Un convoi de véhicules sombres quitte Vienne par l’est. Dans le brouillard du petit matin, la route de campagne se déroule en virages. Les voitures progressent lentement, entre champs de maïs et zones industrielles. Kilomètres monotones. Bientôt, les habitations se font plus rares, la route se rétrécit. Longée par de profonds fossés, on la dirait tracée sur un monticule, en équilibre instable.
En bordure de champs, des panneaux publicitaires vantent les mérites des établissements de la région. Malgré la brume et l’heure précoce, les lettres gothiques blanches annonçant La Gabetière, hôtel trois étoiles, se détachent sur le fond sombre de l’enseigne perchée sur un piquet.
Avant le village d’Estrablin, entre deux courbes de la route, la propriété apparaît, rectangle de verdure déposé à l’écart de la chaussée. Des sapins, des platanes et des cèdres surplombent le mur de pierre qui longe la départementale. Le convoi ralentit, coupe à gauche, passe un petit portail coulissant et entre dans le parc. La bâtisse de trois étages se distingue sur la droite, au fond du terrain ombragé. Dans la cour, la petite tour de style médiéval et l’ancien pigeonnier en pierres confèrent à l’ensemble les allures d’un manoir qu’on dirait maquillé de crépi rosâtre.
Tout dort encore. Les volets blancs sont fermés. Seul le crissement des graviers sous les roues trouble la tranquillité des lieux. Doucement, les voitures se déploient en éventail, le cortège encercle la grande résidence. Les portières s’ouvrent sans se refermer. Une dizaine d’hommes et de femmes, silencieux, concentrés, descendent des véhicules et s’approchent du bâtiment endormi. Certains sont armés, d’autres portent un brassard de police.
Au premier coup de sonnette, la porte s’ouvre. Sur le seuil, un homme apparaît, comme sorti des limbes, cheveux bruns en bataille, visage marqué par une nuit trop courte. Bien loin de l’image que les médias renvoient de lui, mèche souple, barbe de trois jours, sourire en coin et regard brillant. Avec ses chemises blanches, cols ouverts, ses costumes de bonne coupe, il a une élégance décontractée, soignée sans être guindée. Jouant de ses airs faussement canailles, il n’a pas besoin de pousser beaucoup son charisme naturel pour gagner auprès du grand public l’image d’un justicier à gueule de cinéma.

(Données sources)
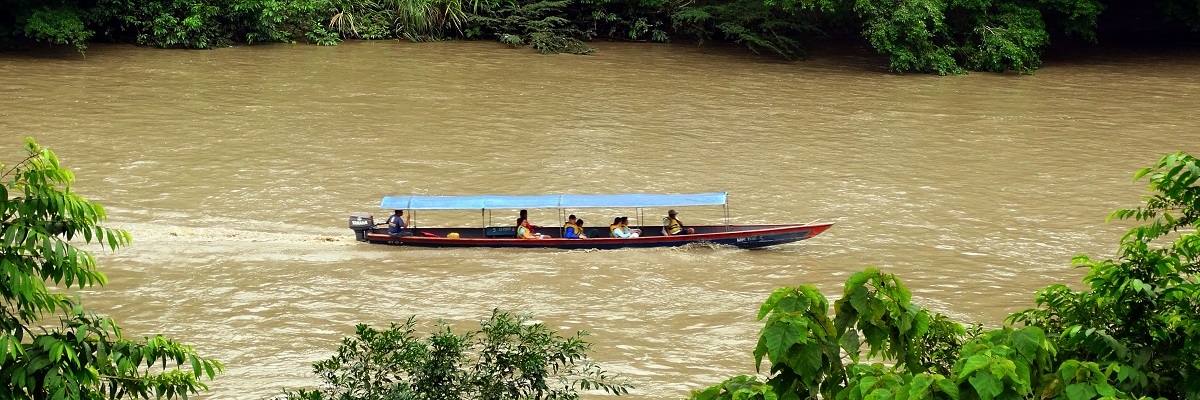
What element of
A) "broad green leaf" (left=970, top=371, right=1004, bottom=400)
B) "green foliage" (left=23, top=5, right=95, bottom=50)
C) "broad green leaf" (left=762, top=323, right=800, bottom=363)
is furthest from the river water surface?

CONSIGNE 1: Dans le récit du convoi, quel établissement l'enseigne en lettres gothiques blanches annonce-t-elle ?
CONSIGNE 2: Selon le récit du convoi, qu'est-ce qui donne à la propriété les allures d'un manoir ? Répondez en une à trois phrases.
CONSIGNE 3: Rédigez la suite du récit du convoi à partir de sa dernière phrase.
Les données ne servent pas ici.

RÉPONSE RÉDIGÉE 1: La Gabetière, hôtel trois étoiles.

RÉPONSE RÉDIGÉE 2: Dans la cour se trouvent une petite tour de style médiéval et un ancien pigeonnier en pierres. Ces deux éléments confèrent à l'ensemble les allures d'un manoir, maquillé de crépi rosâtre.

RÉPONSE RÉDIGÉE 3:
Dans la froideur matinale, l’homme est debout, impassible. Un masque semble avoir figé ses traits fatigués. Celui qui dirige les opérations décline son nom et sa fonction : Daniel Jacqueme, commissaire de police à l’Inspection générale des services. Il annonce sa mission, détachant bien les mots, comme s’il tentait de se convaincre qu’il vient bien, lui, ici et maintenant, déboulonner une icône. Cet homme en face de lui, le commissaire est venu l’interpeller et le placer en garde à vue, en vertu d’une commission rogatoire d’un juge d’instruction de Paris. Cet homme connaît l’Inspection des services et sait qu’elle ne vient pas chez lui sans avoir ses raisons. Mais l’enquête qui le vise, il n’en imagine pas encore l’ampleur.
Cet homme, c’est le commissaire Michel Neyret, directeur adjoint de la Direction interrégionale de police judiciaire de Lyon. Toute sa carrière, il a arrêté des malfaiteurs. Aujourd’hui, les rôles sont inversés. Le commissaire, ex-cador
de l’antigang, tombe entre les mains de la police des polices. Le monde se retourne comme un gant.
Jours de gloire
Antigang, 8 mai 2003.
Les portes claquent dans la cour de l’hôtel de police central. Pistolet dans le holster, glissé à la ceinture ou sous l’aisselle, gilet pare-balles enfilé en courant dans l’escalier, gyrophares plaqués sur les toits, barrière levée : la brigade antigang de Lyon surgit tel un essaim de guêpes. Le convoi file par la rue Marius-Berliet, pneus crissant, moteurs vrombissant, à travers l’agglomération. Direction plein sud, destination la Drôme.
Il ne s’agit ni d’un braquage, ni d’un convoi de drogue. La brigade de recherche et d’intervention (BRI *), dirigée par le commissaire Neyret, se lance aux trousses de fugitifs recherchés par toutes les polices de France. Elle ne sait pas encore que les longues heures de traque qui commencent vont entrer dans les annales policières.
Trois semaines auparavant, un pilote d’hélicoptère a été pris en otage alors qu’il s’apprêtait à décoller d’un terrain situé à La Fare-les-Oliviers.
Quelques minutes plus tard, l’engin survolait le paysage provençal, au sud-est d’Aix-en-Provence, où les contreforts de la montagne Sainte-Victoire
alternent avec des nappes suburbaines, zones industrielles et commerciales. L’appareil a stationné au-dessus de la prison de Luynes, située dans le sillage de l’autoroute A51.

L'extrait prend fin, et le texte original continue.